* Challenge *
Please quote every row below word for word, leaving the pictures out of your answer.

* Data *
:::::
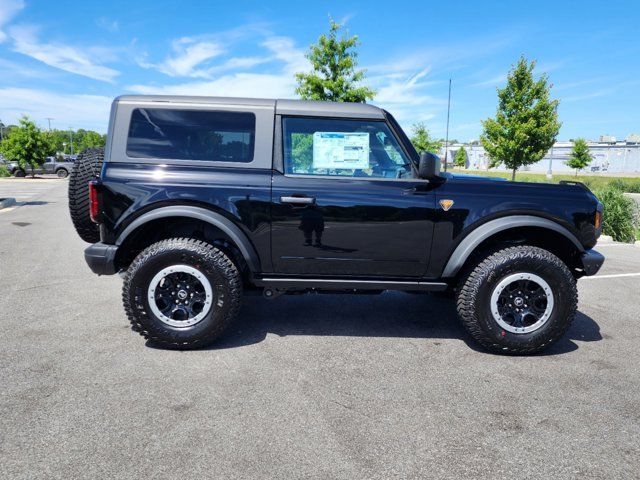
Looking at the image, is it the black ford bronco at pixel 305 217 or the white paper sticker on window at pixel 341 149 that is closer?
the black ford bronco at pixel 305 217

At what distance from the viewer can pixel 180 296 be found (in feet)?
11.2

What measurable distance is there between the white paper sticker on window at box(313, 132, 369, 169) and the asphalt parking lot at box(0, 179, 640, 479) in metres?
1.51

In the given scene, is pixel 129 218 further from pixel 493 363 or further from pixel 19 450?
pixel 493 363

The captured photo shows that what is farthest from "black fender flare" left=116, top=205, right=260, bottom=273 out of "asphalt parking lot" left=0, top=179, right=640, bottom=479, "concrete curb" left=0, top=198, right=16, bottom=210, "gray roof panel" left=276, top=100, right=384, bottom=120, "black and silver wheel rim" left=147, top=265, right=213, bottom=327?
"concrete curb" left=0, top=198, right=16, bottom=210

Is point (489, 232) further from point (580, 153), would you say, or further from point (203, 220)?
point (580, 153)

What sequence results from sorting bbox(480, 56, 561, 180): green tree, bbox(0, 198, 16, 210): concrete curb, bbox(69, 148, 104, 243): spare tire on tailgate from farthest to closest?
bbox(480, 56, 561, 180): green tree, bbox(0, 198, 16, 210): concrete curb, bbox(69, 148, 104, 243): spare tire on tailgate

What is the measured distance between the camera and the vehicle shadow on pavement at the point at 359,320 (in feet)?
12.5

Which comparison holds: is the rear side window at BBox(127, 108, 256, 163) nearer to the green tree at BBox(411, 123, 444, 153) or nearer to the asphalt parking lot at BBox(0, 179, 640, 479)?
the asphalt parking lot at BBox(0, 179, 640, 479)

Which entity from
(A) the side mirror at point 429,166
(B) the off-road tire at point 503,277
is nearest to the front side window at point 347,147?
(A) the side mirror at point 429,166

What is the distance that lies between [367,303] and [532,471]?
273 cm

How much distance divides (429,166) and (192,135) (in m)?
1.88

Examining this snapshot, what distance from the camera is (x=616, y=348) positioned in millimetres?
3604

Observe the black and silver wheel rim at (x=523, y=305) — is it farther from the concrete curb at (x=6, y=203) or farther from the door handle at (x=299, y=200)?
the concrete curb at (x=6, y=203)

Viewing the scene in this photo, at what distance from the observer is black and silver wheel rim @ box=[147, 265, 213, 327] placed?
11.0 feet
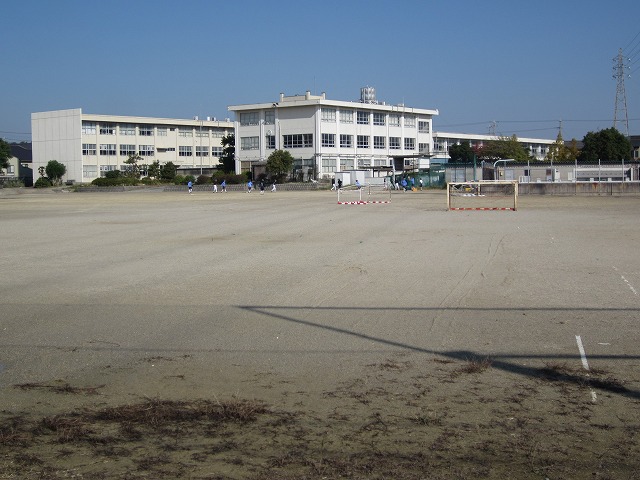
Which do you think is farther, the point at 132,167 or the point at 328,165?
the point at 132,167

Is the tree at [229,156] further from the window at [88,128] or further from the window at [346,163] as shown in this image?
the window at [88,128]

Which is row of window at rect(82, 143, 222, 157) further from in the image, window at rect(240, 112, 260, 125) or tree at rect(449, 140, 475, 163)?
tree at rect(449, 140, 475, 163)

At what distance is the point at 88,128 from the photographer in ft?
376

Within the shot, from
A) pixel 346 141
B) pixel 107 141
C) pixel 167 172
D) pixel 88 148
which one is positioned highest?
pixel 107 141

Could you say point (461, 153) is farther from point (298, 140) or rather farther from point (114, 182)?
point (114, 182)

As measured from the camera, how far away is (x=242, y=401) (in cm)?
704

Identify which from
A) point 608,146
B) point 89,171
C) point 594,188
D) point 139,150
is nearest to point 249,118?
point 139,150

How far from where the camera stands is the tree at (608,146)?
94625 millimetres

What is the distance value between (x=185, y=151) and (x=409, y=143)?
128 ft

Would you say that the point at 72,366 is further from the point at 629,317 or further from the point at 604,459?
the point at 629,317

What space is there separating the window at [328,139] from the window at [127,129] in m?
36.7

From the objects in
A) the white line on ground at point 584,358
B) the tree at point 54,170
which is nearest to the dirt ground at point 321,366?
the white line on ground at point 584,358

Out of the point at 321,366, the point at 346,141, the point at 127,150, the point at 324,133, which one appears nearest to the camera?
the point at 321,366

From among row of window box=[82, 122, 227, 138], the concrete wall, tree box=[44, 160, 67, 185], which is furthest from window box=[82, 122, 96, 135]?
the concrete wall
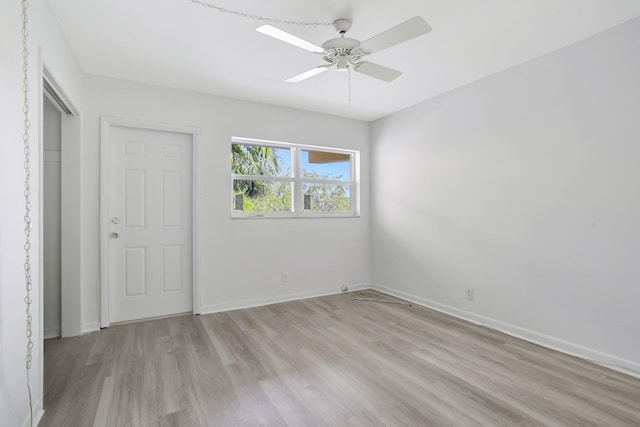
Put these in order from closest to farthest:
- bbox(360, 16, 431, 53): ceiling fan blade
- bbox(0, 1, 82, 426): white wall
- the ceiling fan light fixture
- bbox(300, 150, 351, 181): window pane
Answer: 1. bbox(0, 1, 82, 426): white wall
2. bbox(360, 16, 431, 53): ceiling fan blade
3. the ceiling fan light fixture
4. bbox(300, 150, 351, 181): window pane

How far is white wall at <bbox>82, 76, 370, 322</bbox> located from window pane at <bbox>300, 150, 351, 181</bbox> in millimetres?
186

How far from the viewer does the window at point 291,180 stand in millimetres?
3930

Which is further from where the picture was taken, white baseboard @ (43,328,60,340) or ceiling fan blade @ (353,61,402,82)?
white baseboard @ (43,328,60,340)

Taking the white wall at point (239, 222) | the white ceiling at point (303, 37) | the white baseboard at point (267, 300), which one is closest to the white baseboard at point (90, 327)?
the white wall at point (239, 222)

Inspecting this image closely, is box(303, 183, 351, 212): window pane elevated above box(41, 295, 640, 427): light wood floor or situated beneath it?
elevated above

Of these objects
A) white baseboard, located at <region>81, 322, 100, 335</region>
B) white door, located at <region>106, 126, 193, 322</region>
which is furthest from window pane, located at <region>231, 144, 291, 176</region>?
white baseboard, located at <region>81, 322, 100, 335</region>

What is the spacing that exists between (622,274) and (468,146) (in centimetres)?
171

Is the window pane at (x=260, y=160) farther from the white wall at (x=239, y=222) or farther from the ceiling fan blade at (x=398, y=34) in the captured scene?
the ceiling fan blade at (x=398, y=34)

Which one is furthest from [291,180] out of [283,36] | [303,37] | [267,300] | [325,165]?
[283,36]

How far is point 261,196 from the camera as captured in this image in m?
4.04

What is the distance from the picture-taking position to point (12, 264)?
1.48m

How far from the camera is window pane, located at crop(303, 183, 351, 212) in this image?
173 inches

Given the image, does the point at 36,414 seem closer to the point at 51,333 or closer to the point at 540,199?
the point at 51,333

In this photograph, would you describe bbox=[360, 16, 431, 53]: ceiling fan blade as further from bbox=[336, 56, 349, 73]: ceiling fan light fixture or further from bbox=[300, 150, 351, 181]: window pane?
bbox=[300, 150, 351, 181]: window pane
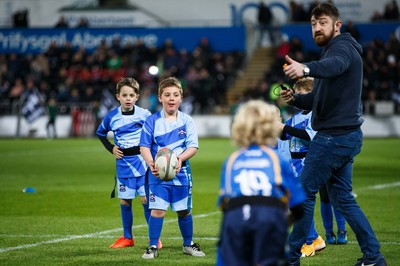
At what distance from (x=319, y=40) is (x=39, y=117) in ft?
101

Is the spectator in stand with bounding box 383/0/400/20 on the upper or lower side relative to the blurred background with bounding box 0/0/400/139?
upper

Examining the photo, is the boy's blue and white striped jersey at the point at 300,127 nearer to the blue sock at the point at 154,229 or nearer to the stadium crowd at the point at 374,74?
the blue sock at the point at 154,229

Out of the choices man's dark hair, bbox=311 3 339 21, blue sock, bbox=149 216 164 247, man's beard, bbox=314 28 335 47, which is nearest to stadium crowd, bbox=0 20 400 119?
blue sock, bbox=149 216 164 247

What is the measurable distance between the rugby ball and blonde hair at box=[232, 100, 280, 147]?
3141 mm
:::::
* Result *
Looking at the image, is it the black ford bronco at pixel 305 217 or the white paper sticker on window at pixel 341 149 that is closer?
the black ford bronco at pixel 305 217

At what distance from the viewer can pixel 180 296 be found (in feet)?
11.2

What measurable distance is there between the white paper sticker on window at box(313, 132, 369, 169) and the asphalt parking lot at box(0, 179, 640, 479) in metres?
1.51

In the given scene, is pixel 129 218 further from pixel 493 363 or further from pixel 19 450?
pixel 493 363

The captured photo shows that what is farthest from "black fender flare" left=116, top=205, right=260, bottom=273 out of "asphalt parking lot" left=0, top=179, right=640, bottom=479, "concrete curb" left=0, top=198, right=16, bottom=210, "gray roof panel" left=276, top=100, right=384, bottom=120, "black and silver wheel rim" left=147, top=265, right=213, bottom=327?
"concrete curb" left=0, top=198, right=16, bottom=210

Is point (489, 232) further from point (580, 153), would you say, or further from point (203, 220)?
point (580, 153)

What sequence results from sorting bbox(480, 56, 561, 180): green tree, bbox(0, 198, 16, 210): concrete curb, bbox(69, 148, 104, 243): spare tire on tailgate from farthest to closest?
bbox(480, 56, 561, 180): green tree, bbox(0, 198, 16, 210): concrete curb, bbox(69, 148, 104, 243): spare tire on tailgate

What is the measured distance between the camera and the vehicle shadow on pavement at the point at 359,320 (in feet)?
12.5

Which comparison holds: is the rear side window at BBox(127, 108, 256, 163) nearer to the green tree at BBox(411, 123, 444, 153) or nearer to the asphalt parking lot at BBox(0, 179, 640, 479)?
the asphalt parking lot at BBox(0, 179, 640, 479)

Which entity from
(A) the side mirror at point 429,166
(B) the off-road tire at point 503,277
is nearest to the front side window at point 347,147?
(A) the side mirror at point 429,166

What is the distance that lies between [367,303] and [532,471]?
273 cm

How much distance divides (429,166) and (192,135) (in m)?
1.88

Examining this snapshot, what distance from the camera is (x=616, y=348) positioned in millimetres?
3604

Observe the black and silver wheel rim at (x=523, y=305) — is it farther from the concrete curb at (x=6, y=203) or farther from the door handle at (x=299, y=200)?
the concrete curb at (x=6, y=203)

Viewing the scene in this photo, at what distance from the observer is black and silver wheel rim @ box=[147, 265, 213, 327] placed?
11.0 feet
Which do you think is farther, the point at 132,167 or the point at 328,165?
the point at 132,167

Is the tree at [229,156] further from the window at [88,128] or further from the window at [346,163] as shown in this image?
the window at [88,128]

Which is row of window at rect(82, 143, 222, 157) further from in the image, window at rect(240, 112, 260, 125) or tree at rect(449, 140, 475, 163)?
tree at rect(449, 140, 475, 163)

At what distance is the point at 88,128 from the photographer in ft?
376

Within the shot, from
A) pixel 346 141
B) pixel 107 141
C) pixel 167 172
D) pixel 88 148
which one is positioned highest?
pixel 107 141

Could you say point (461, 153) is farther from point (298, 140) or rather farther from point (114, 182)?
point (114, 182)

As measured from the camera, how far away is (x=242, y=401) (in cm)?
704

Identify which from
A) point 608,146
B) point 89,171
C) point 594,188
D) point 139,150
is nearest to point 249,118?
point 139,150

How far from where the camera stands is the tree at (608,146)?
94625 millimetres

What is the distance value between (x=185, y=151) and (x=409, y=143)?
128 ft

Would you say that the point at 72,366 is further from the point at 629,317 or further from the point at 604,459?
the point at 629,317

What space is there separating the window at [328,139] from the window at [127,129] in m?
36.7

From the objects in
A) the white line on ground at point 584,358
B) the tree at point 54,170
which is nearest to the dirt ground at point 321,366?
the white line on ground at point 584,358

Out of the point at 321,366, the point at 346,141, the point at 127,150, the point at 324,133, which one appears nearest to the camera?
the point at 321,366

From among row of window box=[82, 122, 227, 138], the concrete wall, tree box=[44, 160, 67, 185], which is furthest from window box=[82, 122, 96, 135]?
the concrete wall
Put these in order from closest to farthest:
- bbox(360, 16, 431, 53): ceiling fan blade
- bbox(0, 1, 82, 426): white wall
- the ceiling fan light fixture
- bbox(300, 150, 351, 181): window pane
Answer: 1. bbox(0, 1, 82, 426): white wall
2. bbox(360, 16, 431, 53): ceiling fan blade
3. the ceiling fan light fixture
4. bbox(300, 150, 351, 181): window pane

How far is white wall at <bbox>82, 76, 370, 322</bbox> located from window pane at <bbox>300, 150, 351, 181</bbox> in millimetres?
186

How far from the viewer does the window at point 291,180 stand in millimetres?
3930

Which is further from where the picture was taken, white baseboard @ (43,328,60,340) or ceiling fan blade @ (353,61,402,82)?
white baseboard @ (43,328,60,340)

Taking the white wall at point (239, 222) | the white ceiling at point (303, 37) | the white baseboard at point (267, 300), which one is closest to the white baseboard at point (90, 327)?
the white wall at point (239, 222)

Inspecting this image closely, is box(303, 183, 351, 212): window pane elevated above box(41, 295, 640, 427): light wood floor or situated beneath it?
elevated above

Of these objects
A) white baseboard, located at <region>81, 322, 100, 335</region>
B) white door, located at <region>106, 126, 193, 322</region>
which is furthest from window pane, located at <region>231, 144, 291, 176</region>?
white baseboard, located at <region>81, 322, 100, 335</region>

What is the spacing that exists between (622,274) and (468,146) (in centimetres)?
171

Is the window pane at (x=260, y=160) farther from the white wall at (x=239, y=222) or farther from the ceiling fan blade at (x=398, y=34) in the captured scene?
the ceiling fan blade at (x=398, y=34)

Which one is furthest from [291,180] out of [283,36] | [303,37] | [267,300] | [325,165]?
[283,36]

How far is point 261,196 from the camera as captured in this image in m?
4.04

What is the distance from the picture-taking position to point (12, 264)?
1.48m

How far from the camera is window pane, located at crop(303, 183, 351, 212) in this image?
173 inches

Given the image, does the point at 36,414 seem closer to the point at 51,333 or closer to the point at 540,199?
the point at 51,333

In this photograph, would you describe bbox=[360, 16, 431, 53]: ceiling fan blade as further from bbox=[336, 56, 349, 73]: ceiling fan light fixture or further from bbox=[300, 150, 351, 181]: window pane?
bbox=[300, 150, 351, 181]: window pane
At what distance from (x=319, y=40) is (x=39, y=117) in ft?
101

Is the spectator in stand with bounding box 383/0/400/20 on the upper or lower side relative to the blurred background with bounding box 0/0/400/139?
upper

Examining the photo, is the boy's blue and white striped jersey at the point at 300,127 nearer to the blue sock at the point at 154,229 or nearer to the stadium crowd at the point at 374,74?
the blue sock at the point at 154,229

Out of the choices man's dark hair, bbox=311 3 339 21, blue sock, bbox=149 216 164 247, man's beard, bbox=314 28 335 47, which is nearest to stadium crowd, bbox=0 20 400 119?
blue sock, bbox=149 216 164 247

What is the measurable distance between the rugby ball and blonde hair at box=[232, 100, 280, 147]?
3141 mm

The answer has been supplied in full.